>> start

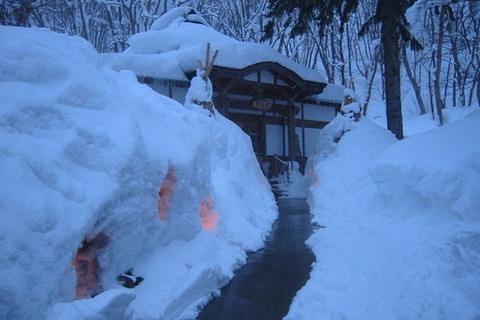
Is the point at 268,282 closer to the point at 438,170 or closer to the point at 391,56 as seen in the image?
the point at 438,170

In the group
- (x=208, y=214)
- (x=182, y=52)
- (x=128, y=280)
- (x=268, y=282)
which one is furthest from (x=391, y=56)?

>> end
>> start

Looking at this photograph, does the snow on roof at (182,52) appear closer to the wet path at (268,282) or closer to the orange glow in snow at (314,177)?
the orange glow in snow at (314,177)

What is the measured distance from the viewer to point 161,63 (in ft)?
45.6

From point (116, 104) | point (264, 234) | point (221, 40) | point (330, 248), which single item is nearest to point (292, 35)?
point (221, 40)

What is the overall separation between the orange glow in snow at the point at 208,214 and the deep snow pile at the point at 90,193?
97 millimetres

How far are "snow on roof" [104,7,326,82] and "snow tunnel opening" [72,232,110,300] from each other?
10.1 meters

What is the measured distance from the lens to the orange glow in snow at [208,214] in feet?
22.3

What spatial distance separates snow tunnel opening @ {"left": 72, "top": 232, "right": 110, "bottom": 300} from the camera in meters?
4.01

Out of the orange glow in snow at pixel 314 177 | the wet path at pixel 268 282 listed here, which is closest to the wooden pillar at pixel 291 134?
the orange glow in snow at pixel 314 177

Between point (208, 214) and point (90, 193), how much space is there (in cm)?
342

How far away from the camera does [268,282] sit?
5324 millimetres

>> end

**TASK STATEMENT**.
Display each line above that contains the word "glow".

**ANSWER TO THIS EXERCISE**.
Looking at this photograph, does the snow on roof at (182,52) appear closer to the wet path at (268,282) or closer to the orange glow in snow at (314,177)?
the orange glow in snow at (314,177)
What is the overall separation between the orange glow in snow at the point at 208,214 and the deep snow pile at the point at 90,193?
What is the measured distance from the lens to the orange glow in snow at [208,214] in feet?
Out of the orange glow in snow at pixel 314 177 | the wet path at pixel 268 282 listed here, which is closest to the wooden pillar at pixel 291 134?
the orange glow in snow at pixel 314 177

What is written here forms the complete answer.